Que medos são esses? A resposta a tal pergunta está longe de ser automática. Em boa verdade, envolve as dúvidas e perplexidades que ecoam na filosofia existencial que atravessa um filme como Nós. Porquê? Porque Jordan Peele coloca em cena o assombramento que habita a própria comunidade em que tudo acontece. Como se os indivíduos e as famílias deparassem com a indizível perturbação de não se reconhecerem nos seus vizinhos e semelhantes...
Enfim, não será necessário relembrar que, do "western" clássico a algumas aventuras inter-galácticas, tal perturbação atravessa toda a cultura cinematográfica americana.
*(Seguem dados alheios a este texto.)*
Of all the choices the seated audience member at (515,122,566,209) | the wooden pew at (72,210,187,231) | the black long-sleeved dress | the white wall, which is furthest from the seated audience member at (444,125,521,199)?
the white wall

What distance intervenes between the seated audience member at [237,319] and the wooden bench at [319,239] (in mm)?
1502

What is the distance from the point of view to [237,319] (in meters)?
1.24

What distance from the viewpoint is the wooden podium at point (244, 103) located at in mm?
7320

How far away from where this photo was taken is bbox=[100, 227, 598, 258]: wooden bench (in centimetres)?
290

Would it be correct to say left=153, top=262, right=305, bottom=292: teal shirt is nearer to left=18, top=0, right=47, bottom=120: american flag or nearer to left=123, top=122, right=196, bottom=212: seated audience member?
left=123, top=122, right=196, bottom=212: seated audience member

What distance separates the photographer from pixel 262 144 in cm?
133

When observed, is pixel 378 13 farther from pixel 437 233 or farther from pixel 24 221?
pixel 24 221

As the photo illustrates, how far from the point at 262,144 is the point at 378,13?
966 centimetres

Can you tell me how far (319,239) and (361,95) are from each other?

Aliás, para os mais dados a especulações simbólicas, também não será preciso referir que o título original do filme, Us, reproduz as duas primeiras iniciais de um país que se construiu a partir da utopia da união perfeita das suas comunidades, isto é, dos seus "United States".
Entretanto, se é verdade que os modelos correntes do telefilme são quase sempre dramaticamente previsíveis e humanamente simplistas, não é menos verdade que tais modelos podem servir de base a projetos de respeitável consistência. É o caso de outra estreia que merece ser descoberta. Chama-se Uma Criança como Jake, foi realizado por Silas Howard, e coloca em cena um menino de quatro anos que revela especial gosto em vestir-se à maneira de fadas e princesas... Em boa verdade, o filme é menos sobre a criança (presente em poucas cenas) e mais sobre o efeito que o seu comportante desencadeia nos outros, sobretudo no espaço familiar e na escola. Sem militantismos fáceis nem generalizações gratuitas, eis uma narrativa subtil sobre a complexidade do fator humano - com excelentes interpretações de Claire Danes e Jim Parsons.
Atenção ainda a O Homem Pykante - Diálogos com Pimenta, mais um exercício de sugestivo experimentalismo com assinatura de Edgar Pêra. Trata-se de colocar em cena o poeta e ensaísta Alberto Pimenta, rapidamente superando qualquer convenção banalmente documental: o cineasta filma a sua personagem através de uma evidente cumplicidade, em última instância celebrando a precisão do dizer e o apelo libertador que a poesia pode conter. Num tempo de saturação de imagens, é bom deparar com um objeto de cinema que sabe celebrar o encantamento possível das palavras.